Sofia Salgado Pinto: "A gestão do presente e do futuro"

Quando escrevi a última crónica desta coluna estávamos a iniciar o estado de emergência e uma mudança radical nas vidas de todos os empresários, gestores e dirigentes empresariais. Na altura, desafiei a aproveitar este tempo para abrir janelas de oportunidade, janelas de curiosidade e de potencial futuro... Agora, quando escrevo outra vez, estamos todos a planear um regresso ou a perceber o que vai ser possível fazer. É o momento de olhar para a frente e perspetivar o que precisa de ser a resposta de curto prazo e o que pode ser o potencial de longo prazo.

Estamos ainda em “modo de crise”. Sabemos que não vamos voltar ao normal como o conhecíamos. Que temos novas regras de estar uns com os outros, que existem limites para o que é possível realizar, mas também que há novas oportunidades, quer sobre o que fazer quer sobre o como fazer. E não há setor que lhe escape. Em todos, temos de inventar e reinventar porque deixou de haver “habitual” e “normal”. Nem me parece fazer sentido falar em “novo normal”. O “normal” define padrão, consistência, estabilidade. Estamos longe disso e penso que não queremos que isto seja o nosso “normal”.

Sabemos que vamos entrar em mais um período, não delimitado temporalmente, que será diferente, mas instável e com características não conhecidas e determináveis à priori. Continuaremos num estado de incerteza e de grande imprevisibilidade. Como todos faremos um caminho de adaptação, o caminho irá mudar-se continuadamente. Se irá estabilizar num futuro longínquo, não sabemos.

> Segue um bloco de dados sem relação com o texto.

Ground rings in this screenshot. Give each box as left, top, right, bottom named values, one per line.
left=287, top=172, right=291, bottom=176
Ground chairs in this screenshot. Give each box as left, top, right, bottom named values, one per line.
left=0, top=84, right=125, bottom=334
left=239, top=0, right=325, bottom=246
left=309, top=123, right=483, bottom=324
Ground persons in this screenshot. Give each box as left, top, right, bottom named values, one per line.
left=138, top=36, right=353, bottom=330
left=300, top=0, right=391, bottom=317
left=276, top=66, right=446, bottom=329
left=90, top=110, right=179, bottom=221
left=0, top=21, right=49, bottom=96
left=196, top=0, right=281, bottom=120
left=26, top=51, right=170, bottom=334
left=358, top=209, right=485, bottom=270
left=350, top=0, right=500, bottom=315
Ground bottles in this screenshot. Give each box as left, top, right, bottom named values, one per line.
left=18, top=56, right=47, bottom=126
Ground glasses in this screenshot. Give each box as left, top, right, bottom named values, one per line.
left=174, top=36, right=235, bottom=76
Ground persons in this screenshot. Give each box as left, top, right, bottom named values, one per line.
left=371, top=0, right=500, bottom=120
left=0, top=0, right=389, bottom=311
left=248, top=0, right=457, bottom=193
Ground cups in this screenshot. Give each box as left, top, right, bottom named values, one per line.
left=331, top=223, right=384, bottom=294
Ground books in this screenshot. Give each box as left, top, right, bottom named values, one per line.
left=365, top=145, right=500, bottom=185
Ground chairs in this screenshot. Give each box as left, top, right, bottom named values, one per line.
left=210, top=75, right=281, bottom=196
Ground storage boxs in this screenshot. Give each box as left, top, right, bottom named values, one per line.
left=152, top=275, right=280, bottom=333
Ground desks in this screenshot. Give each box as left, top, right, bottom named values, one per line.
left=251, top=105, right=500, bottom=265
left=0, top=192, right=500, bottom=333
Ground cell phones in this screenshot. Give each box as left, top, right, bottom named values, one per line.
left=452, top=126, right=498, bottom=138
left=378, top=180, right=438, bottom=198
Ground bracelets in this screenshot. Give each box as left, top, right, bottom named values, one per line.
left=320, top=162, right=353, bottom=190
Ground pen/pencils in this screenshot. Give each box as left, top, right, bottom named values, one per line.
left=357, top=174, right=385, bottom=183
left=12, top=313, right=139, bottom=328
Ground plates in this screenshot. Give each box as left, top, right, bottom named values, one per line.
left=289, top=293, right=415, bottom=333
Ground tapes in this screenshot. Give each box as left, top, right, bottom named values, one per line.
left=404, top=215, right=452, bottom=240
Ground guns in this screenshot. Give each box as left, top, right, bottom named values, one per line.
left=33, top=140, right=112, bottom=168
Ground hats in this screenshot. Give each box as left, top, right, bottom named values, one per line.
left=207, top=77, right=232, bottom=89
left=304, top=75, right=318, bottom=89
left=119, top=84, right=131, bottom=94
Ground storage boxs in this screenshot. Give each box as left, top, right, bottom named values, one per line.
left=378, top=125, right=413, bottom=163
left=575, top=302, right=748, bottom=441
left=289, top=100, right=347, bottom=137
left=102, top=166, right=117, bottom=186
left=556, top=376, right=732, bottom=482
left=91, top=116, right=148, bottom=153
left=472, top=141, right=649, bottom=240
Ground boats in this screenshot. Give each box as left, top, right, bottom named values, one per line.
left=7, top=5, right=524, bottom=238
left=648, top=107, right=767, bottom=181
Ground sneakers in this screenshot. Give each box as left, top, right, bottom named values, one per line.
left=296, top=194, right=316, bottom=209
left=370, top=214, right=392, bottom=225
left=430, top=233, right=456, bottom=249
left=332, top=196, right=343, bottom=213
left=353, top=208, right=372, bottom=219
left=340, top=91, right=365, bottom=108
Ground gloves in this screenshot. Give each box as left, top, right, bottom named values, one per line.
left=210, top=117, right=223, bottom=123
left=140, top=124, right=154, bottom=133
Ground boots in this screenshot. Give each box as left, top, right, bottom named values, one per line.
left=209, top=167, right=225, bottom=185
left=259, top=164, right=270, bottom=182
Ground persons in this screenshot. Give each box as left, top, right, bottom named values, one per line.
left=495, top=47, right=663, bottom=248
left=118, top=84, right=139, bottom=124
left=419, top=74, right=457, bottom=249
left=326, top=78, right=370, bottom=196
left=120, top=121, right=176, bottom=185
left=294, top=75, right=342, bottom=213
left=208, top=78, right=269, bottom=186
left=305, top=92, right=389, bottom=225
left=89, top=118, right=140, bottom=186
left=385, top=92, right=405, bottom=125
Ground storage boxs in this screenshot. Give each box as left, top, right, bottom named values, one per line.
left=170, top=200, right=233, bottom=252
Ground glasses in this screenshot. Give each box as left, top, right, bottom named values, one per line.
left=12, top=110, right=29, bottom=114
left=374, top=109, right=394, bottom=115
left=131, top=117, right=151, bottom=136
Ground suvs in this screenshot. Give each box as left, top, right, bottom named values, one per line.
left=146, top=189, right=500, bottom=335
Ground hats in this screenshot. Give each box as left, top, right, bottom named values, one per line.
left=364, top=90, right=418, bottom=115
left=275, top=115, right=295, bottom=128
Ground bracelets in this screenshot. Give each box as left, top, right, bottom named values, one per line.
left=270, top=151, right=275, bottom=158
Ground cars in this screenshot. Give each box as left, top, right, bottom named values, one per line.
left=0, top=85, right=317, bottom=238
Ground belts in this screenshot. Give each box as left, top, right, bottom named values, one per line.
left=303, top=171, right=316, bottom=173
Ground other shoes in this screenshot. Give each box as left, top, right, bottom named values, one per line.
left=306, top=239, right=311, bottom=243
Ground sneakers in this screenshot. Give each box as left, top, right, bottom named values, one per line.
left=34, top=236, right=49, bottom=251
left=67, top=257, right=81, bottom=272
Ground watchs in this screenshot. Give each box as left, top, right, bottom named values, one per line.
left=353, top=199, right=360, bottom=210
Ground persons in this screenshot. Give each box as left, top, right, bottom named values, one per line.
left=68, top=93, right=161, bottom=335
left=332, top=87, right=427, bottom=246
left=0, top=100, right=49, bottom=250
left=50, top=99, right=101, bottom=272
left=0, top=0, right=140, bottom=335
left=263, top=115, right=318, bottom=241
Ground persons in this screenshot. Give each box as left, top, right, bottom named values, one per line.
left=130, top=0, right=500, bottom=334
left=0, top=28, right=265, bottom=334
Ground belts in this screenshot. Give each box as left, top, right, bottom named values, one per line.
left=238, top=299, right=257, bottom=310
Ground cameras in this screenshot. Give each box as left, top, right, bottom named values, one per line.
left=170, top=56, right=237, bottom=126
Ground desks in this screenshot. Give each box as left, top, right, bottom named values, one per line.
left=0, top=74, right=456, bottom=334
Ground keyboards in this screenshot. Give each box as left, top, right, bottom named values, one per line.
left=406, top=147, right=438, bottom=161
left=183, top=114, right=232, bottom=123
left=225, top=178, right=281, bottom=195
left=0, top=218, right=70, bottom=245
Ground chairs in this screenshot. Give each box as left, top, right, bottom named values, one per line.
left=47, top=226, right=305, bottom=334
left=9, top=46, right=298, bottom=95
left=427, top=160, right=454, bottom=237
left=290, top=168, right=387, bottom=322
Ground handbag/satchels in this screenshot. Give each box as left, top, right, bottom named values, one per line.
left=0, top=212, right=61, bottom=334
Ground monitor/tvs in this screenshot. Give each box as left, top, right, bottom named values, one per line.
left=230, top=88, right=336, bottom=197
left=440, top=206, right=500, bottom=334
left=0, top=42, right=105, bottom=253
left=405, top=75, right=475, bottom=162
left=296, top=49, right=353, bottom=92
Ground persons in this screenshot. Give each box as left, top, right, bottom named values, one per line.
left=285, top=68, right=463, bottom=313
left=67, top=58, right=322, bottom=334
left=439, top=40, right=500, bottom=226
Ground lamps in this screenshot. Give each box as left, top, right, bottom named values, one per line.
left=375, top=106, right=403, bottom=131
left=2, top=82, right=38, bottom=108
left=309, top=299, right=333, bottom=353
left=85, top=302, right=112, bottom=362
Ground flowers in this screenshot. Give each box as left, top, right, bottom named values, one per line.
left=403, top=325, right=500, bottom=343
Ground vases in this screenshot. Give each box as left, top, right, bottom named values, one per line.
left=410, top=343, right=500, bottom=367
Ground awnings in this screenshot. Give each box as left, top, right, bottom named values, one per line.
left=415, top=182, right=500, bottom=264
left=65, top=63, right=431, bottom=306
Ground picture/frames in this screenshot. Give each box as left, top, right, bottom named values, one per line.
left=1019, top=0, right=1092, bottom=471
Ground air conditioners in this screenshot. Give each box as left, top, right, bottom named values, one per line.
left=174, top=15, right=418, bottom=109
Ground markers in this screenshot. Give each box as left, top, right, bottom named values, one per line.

Antes de tudo isto começar, falava-se e escrevia-se muito sobre “o propósito” nas organizações. E o propósito das organizações, o propósito de cada um, alterou-se? Estará agora mais claro? Mais focado? Poderá ter agora uma formulação ainda mais pertinente? O que nos move? Foi muito claro, neste período, que ter um propósito partilhado (o de manter a saúde e salvar vidas) nos leva e levou a superar-nos em resistência, manifestada nas mais diversas formas. Fomos capazes de aguentar a separação e distância daqueles de quem gostamos e nos são mais queridos, fomos capazes de trabalhar em formatos, horas e espaços tão diferentes e, fomos capazes de viver uma realidade muito diferente com uma adaptação, ainda assim, muito rápida.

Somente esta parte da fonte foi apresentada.